Please render each line of the records below as a JSON list of strings, one string per line, with blank lines omitted.

** BEGIN Given records **

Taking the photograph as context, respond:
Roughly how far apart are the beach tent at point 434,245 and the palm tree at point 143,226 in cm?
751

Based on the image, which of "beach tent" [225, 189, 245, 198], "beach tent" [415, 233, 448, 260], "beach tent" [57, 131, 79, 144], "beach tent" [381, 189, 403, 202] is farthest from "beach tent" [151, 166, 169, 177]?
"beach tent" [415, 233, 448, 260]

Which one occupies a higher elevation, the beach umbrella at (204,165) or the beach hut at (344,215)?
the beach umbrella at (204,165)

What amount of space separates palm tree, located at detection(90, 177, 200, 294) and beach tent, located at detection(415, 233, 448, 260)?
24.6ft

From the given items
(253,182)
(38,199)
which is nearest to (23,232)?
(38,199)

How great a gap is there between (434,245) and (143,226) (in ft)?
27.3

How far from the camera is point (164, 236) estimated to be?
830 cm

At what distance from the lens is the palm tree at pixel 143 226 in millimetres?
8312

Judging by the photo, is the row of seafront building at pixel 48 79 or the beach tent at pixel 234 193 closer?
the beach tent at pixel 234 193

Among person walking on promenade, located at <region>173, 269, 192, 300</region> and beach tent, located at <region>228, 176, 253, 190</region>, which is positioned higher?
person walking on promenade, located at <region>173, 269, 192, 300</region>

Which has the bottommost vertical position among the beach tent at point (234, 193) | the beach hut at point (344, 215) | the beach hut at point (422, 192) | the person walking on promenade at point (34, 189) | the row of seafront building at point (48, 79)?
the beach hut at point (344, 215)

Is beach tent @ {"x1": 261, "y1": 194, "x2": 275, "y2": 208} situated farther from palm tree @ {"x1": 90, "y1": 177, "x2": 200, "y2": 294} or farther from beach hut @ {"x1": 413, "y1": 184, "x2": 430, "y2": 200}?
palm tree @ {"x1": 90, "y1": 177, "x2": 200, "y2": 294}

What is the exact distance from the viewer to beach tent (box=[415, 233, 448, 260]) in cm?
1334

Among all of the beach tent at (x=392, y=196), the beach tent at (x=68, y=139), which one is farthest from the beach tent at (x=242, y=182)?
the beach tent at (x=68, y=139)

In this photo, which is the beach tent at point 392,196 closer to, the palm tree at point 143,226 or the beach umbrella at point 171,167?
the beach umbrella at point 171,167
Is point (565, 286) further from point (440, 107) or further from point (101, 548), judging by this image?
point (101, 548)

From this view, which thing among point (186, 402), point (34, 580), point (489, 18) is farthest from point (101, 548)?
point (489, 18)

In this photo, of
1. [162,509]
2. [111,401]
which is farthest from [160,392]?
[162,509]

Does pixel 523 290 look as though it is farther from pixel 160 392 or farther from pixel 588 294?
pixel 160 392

** END Given records **

• Written solution
[
  "Taking the photograph as context, respond:",
  "Roughly how far apart are the beach tent at point 434,245 and the palm tree at point 143,226 in cm?",
  "751",
  "Based on the image, which of \"beach tent\" [225, 189, 245, 198], \"beach tent\" [415, 233, 448, 260], \"beach tent\" [57, 131, 79, 144], \"beach tent\" [381, 189, 403, 202] is farthest from \"beach tent\" [151, 166, 169, 177]?",
  "\"beach tent\" [415, 233, 448, 260]",
  "Which one occupies a higher elevation, the beach umbrella at (204,165) or the beach hut at (344,215)?",
  "the beach umbrella at (204,165)",
  "What amount of space separates palm tree, located at detection(90, 177, 200, 294) and beach tent, located at detection(415, 233, 448, 260)?",
  "24.6ft",
  "From the given items",
  "(253,182)",
  "(38,199)",
  "which is nearest to (23,232)?",
  "(38,199)",
  "How great a gap is there between (434,245) and (143,226) (in ft)?",
  "27.3",
  "How far from the camera is point (164, 236) estimated to be?",
  "830 cm",
  "At what distance from the lens is the palm tree at pixel 143 226 in millimetres?",
  "8312",
  "Judging by the photo, is the row of seafront building at pixel 48 79 or the beach tent at pixel 234 193 closer?",
  "the beach tent at pixel 234 193",
  "Among person walking on promenade, located at <region>173, 269, 192, 300</region> and beach tent, located at <region>228, 176, 253, 190</region>, which is positioned higher?",
  "person walking on promenade, located at <region>173, 269, 192, 300</region>",
  "Which has the bottommost vertical position among the beach tent at point (234, 193) | the beach hut at point (344, 215) | the beach hut at point (422, 192) | the person walking on promenade at point (34, 189) | the row of seafront building at point (48, 79)?",
  "the beach hut at point (344, 215)",
  "Is beach tent @ {\"x1\": 261, \"y1\": 194, \"x2\": 275, \"y2\": 208} situated farther from palm tree @ {\"x1\": 90, \"y1\": 177, \"x2\": 200, \"y2\": 294} or farther from beach hut @ {\"x1\": 413, \"y1\": 184, \"x2\": 430, \"y2\": 200}?",
  "palm tree @ {\"x1\": 90, \"y1\": 177, \"x2\": 200, \"y2\": 294}",
  "What is the exact distance from the viewer to beach tent (box=[415, 233, 448, 260]) in cm?",
  "1334",
  "Among all of the beach tent at (x=392, y=196), the beach tent at (x=68, y=139), which one is farthest from the beach tent at (x=242, y=182)?",
  "the beach tent at (x=68, y=139)",
  "In this photo, which is the beach tent at point 392,196 closer to, the palm tree at point 143,226 or the beach umbrella at point 171,167?",
  "the beach umbrella at point 171,167",
  "Is point (565, 286) further from point (440, 107) or further from point (101, 548), judging by this image?",
  "point (101, 548)",
  "From this view, which thing among point (186, 402), point (34, 580), point (489, 18) is farthest from point (101, 548)?",
  "point (489, 18)",
  "In this photo, of",
  "1. [162,509]",
  "2. [111,401]",
  "which is farthest from [160,392]?",
  "[162,509]",
  "Does pixel 523 290 look as though it is farther from pixel 160 392 or farther from pixel 588 294?",
  "pixel 160 392"
]